The Australian example can also be used against number six -- if it is
IRV that's the problem. If IRV supports few parties, it won't really
help in trying to change a two-party system into a multiparty one. In
the best case, we have Ireland, where the president has little effective
power, so that the STV component (which is much better than per-district
IRV, in my opinion) prevails. In worse cases, we have the Australian
outcome, with multiple parties in one body (the Senate) but not in the
other (the House). In the worst case, there would be no STV component at
all.
I'll grant the point about Condorcet multiwinner elections. This, in my
opinion, means that we should try to find a good (polytime) multiwinner
election method that reduces to Condorcet. CPO-STV is too complex, and
Schulze STV needs a lot of space (to my knowledge). I'll also note that
it's possible to make multiwinner versions of other non-Condorcet
methods; I did so with Bucklin, for instance.

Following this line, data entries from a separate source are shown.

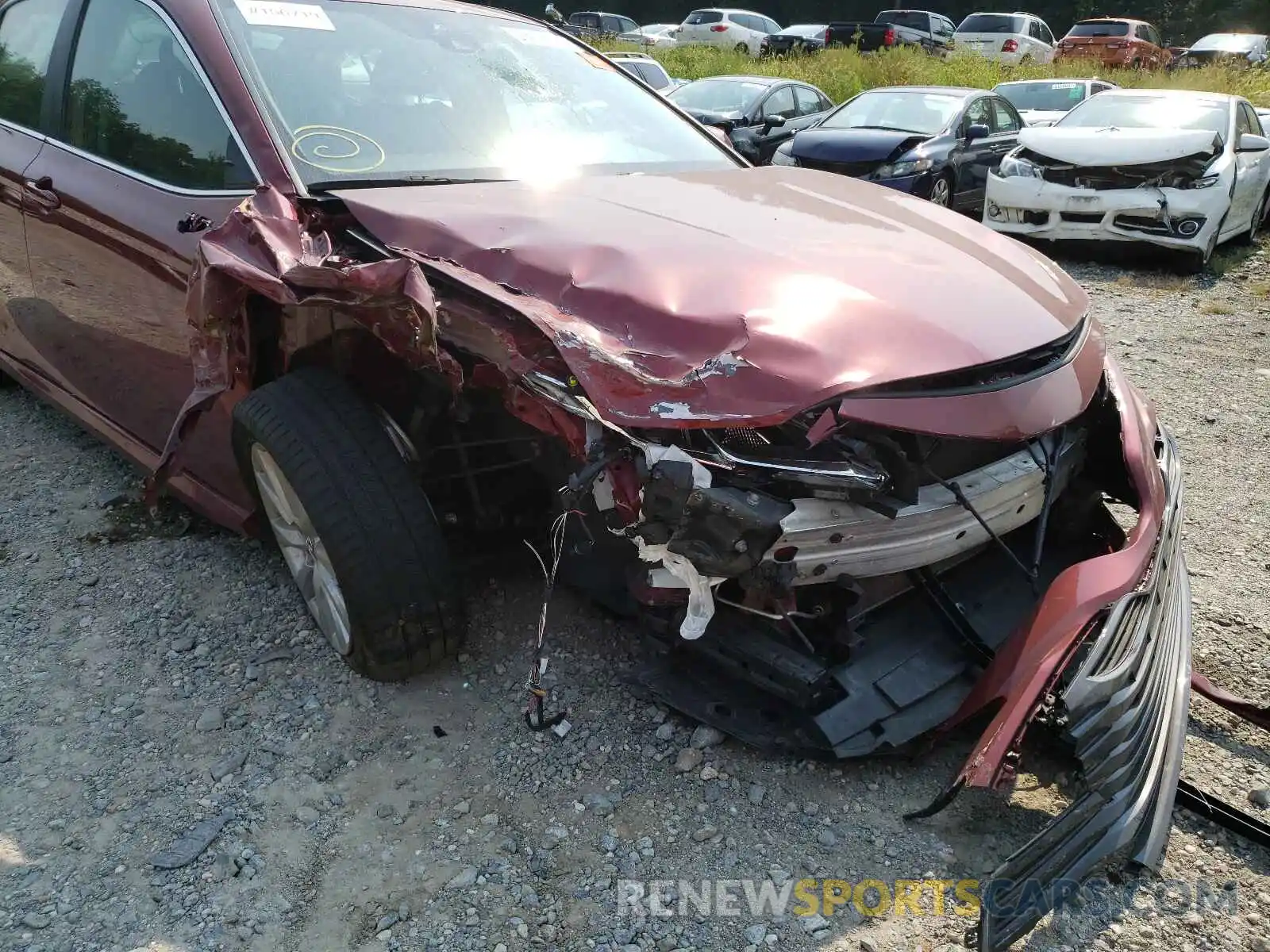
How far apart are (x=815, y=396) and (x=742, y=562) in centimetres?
35

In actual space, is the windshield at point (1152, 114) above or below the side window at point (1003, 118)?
above

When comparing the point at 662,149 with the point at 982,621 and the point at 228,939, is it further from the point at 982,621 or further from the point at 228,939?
the point at 228,939

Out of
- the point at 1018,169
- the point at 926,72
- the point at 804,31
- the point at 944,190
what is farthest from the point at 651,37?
the point at 1018,169

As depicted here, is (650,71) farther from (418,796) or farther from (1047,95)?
(418,796)

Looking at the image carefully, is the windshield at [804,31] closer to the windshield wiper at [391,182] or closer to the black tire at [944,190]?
the black tire at [944,190]

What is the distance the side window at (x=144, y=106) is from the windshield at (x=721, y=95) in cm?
902

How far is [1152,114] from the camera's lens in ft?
27.8

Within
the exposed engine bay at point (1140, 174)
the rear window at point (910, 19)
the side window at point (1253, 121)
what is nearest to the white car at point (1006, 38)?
the rear window at point (910, 19)

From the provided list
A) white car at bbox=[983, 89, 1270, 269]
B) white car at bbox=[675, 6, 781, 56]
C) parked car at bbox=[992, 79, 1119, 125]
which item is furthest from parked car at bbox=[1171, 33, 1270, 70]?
white car at bbox=[983, 89, 1270, 269]

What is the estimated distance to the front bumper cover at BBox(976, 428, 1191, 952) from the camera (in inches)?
72.4

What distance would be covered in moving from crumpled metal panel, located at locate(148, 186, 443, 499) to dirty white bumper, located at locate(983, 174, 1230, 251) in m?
7.04

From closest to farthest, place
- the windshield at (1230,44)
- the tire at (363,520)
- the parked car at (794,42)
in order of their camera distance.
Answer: the tire at (363,520) → the windshield at (1230,44) → the parked car at (794,42)

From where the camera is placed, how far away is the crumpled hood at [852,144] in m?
8.94

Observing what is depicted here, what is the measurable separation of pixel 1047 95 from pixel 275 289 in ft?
44.1
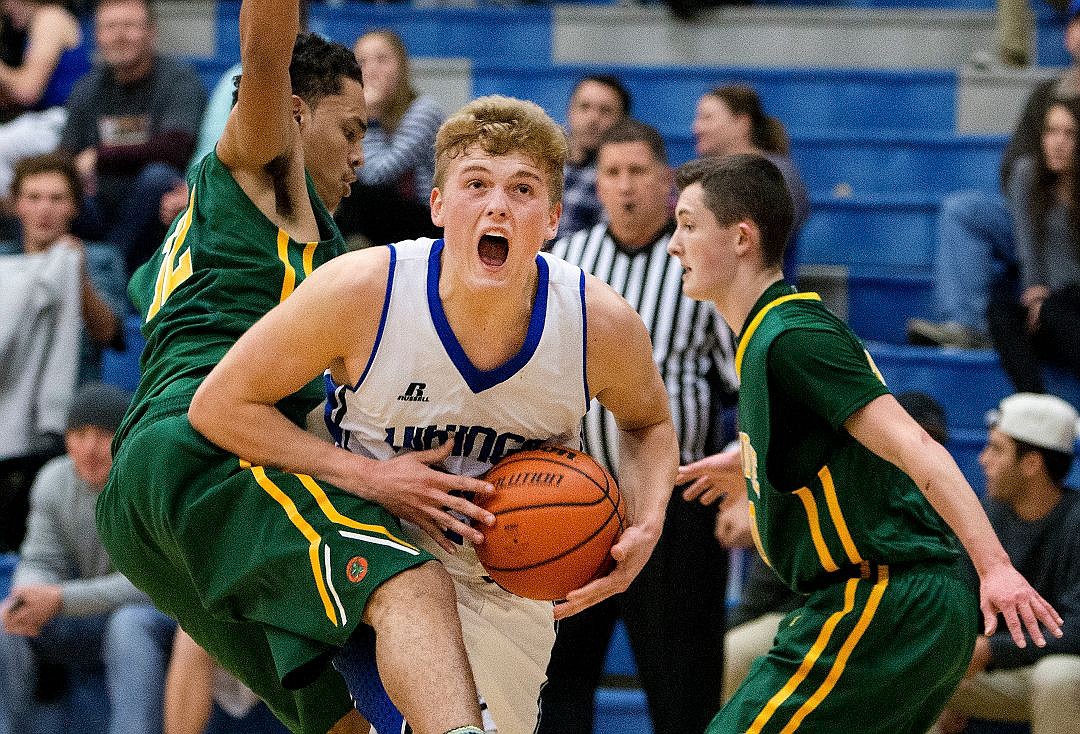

The seventh point is good if you agree with the fifth, but not if you
don't. I don't, so I think this could be a problem. At least we'll get
STV if your sixth point is true, but even that may not be. As for the
unintuitive nature of Condorcet, Ranked Pairs seems pretty intuitive to
me (with the "complaints rebuffed by stronger complaints" nature); even
if not, everybody knows about tournaments and Copeland, and even if not,
I think IRV should be strengthened by the simple modifications if
Condorcet compliance is important (as you have said it is).
-
This reply has not considered the direct advantages of most Condorcet
methods, like being countable in districts (when using matrices at
least) or being monotonic. Those should also be acknowledged; Condorcet
has some weaknesses (like burial problems, except a few methods), but
IRV has others, and I think they are more serious.